Where Are You Going?
What do I want to do in life? It is a question that everyone has deal with and up until now I have always feared. But it doesn’t scare me anymore, not because I know what I want to be when I grow up, but because I believe that although I have no idea where I would like to be in ten, five, or even two years, I will be able to become successful in all senses of the word.
Maybe it seems silly that as a freshman in high school I was already worrying about what I wanted to do after college, but the fact is, it’s true. I have always been nervous that because I didn’t know what I wanted to do I would go to the wrong college, get the wrong major, and end up in a job where I’d be counting down until the end of the day¬¬ and that is the one thing I knew that I didn’t want. Over freshman and sophomore year teachers and guidance counselors kept telling me that it was normal to not know what career path I wanted yet at the same time a fair amount of kids could tell me exactly what they wanted to be, more could tell me what they wanted to major in, and pretty much all of my peers could tell me what college they were hoping to attend. Me? I had no clue, and that was frightening.

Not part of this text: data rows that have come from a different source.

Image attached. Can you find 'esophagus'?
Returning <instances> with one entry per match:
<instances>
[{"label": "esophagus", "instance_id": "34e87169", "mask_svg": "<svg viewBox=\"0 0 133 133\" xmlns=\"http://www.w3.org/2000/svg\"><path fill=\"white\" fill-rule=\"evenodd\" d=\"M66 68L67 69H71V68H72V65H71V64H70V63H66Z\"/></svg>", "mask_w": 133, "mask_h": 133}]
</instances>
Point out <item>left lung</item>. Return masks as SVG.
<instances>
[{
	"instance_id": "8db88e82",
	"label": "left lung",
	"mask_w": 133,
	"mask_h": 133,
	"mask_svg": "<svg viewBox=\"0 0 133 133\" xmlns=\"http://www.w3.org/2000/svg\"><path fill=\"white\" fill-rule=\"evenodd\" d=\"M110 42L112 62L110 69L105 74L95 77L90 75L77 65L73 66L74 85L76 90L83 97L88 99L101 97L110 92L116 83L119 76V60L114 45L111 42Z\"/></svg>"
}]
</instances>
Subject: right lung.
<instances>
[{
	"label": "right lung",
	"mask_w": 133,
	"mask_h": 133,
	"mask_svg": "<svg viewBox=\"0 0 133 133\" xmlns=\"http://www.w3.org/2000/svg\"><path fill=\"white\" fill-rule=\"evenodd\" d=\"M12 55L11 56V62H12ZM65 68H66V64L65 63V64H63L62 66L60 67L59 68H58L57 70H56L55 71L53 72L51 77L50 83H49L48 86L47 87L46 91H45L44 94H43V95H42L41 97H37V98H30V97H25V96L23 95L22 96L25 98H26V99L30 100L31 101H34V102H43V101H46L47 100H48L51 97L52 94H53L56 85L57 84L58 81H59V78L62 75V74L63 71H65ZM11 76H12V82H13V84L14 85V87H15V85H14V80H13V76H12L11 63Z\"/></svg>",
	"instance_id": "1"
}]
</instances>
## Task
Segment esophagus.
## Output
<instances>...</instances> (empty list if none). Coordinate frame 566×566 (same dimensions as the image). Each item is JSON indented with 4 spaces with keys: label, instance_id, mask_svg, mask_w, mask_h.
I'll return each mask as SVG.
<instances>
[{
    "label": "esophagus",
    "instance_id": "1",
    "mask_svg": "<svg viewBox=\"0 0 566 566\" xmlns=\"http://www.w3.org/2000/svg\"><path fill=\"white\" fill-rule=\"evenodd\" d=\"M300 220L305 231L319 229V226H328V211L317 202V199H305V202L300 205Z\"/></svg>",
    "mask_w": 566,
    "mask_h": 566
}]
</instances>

However this year my perspective has changed—which is odd because now I am even closer to entering college—and it is all thanks to my dad. He used to always say, “Pete, as a 47 year old man, I still don’t know what I want to be when I grow up” and I always just kind of shrugged it off as him joking around. Recently though, we have purchased a building and we are opening up a restaurant and both my parents are quitting their jobs to run our new business. That is when it hit me. If I start a career, it’s never too late to make a career change. When I decide my major, I can always choose a new one. If I don’t like the college I initially attend, I can transfer. This has lifted a tremendous weight off my shoulders because I am no longer so concerned with what Ivy League school I need to get into to get the highest paying job and I am happy about this because I know that in taking my time to decide and not putting to much pressure on myself, I will make a better decision. Also, in keeping my options open I feel now that I can discover something new that I will love doing and in my opinion that is what is important; if I can wake up every day going to the same job or studying the same subject and love every minute of it, then I will have become successful person.